*Assignment*: Print verbatim the lines of the entries from the one containing "tecido conjuntivo especializado" to the last, inclusive, and no others.

Page-level text extractions
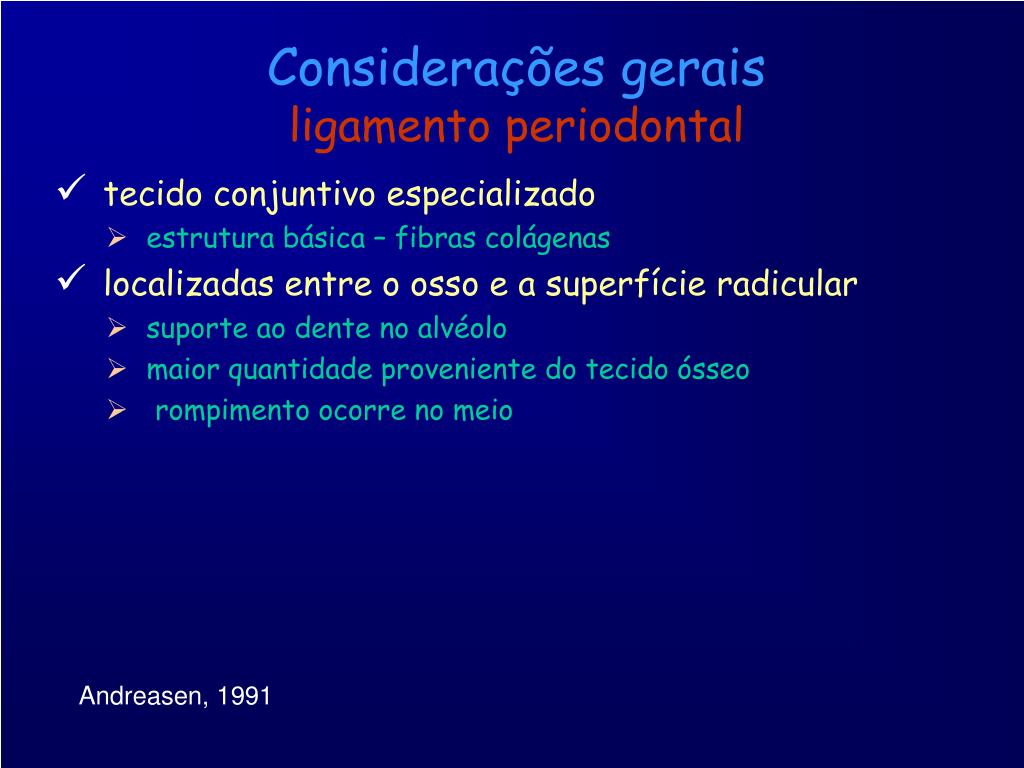 Considerações gerais
ligamento periodontal

✓ tecido conjuntivo especializado
➢ estrutura básica – fibras colágenas
✓ localizadas entre o osso e a superfície radicular
➢ suporte ao dente no alvéolo
➢ maior quantidade proveniente do tecido ósseo
➢ rompimento ocorre no meio

Andreasen, 1991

*Expected answer*:
✓ tecido conjuntivo especializado
➢ estrutura básica – fibras colágenas
✓ localizadas entre o osso e a superfície radicular
➢ suporte ao dente no alvéolo
➢ maior quantidade proveniente do tecido ósseo
➢ rompimento ocorre no meio

Andreasen, 1991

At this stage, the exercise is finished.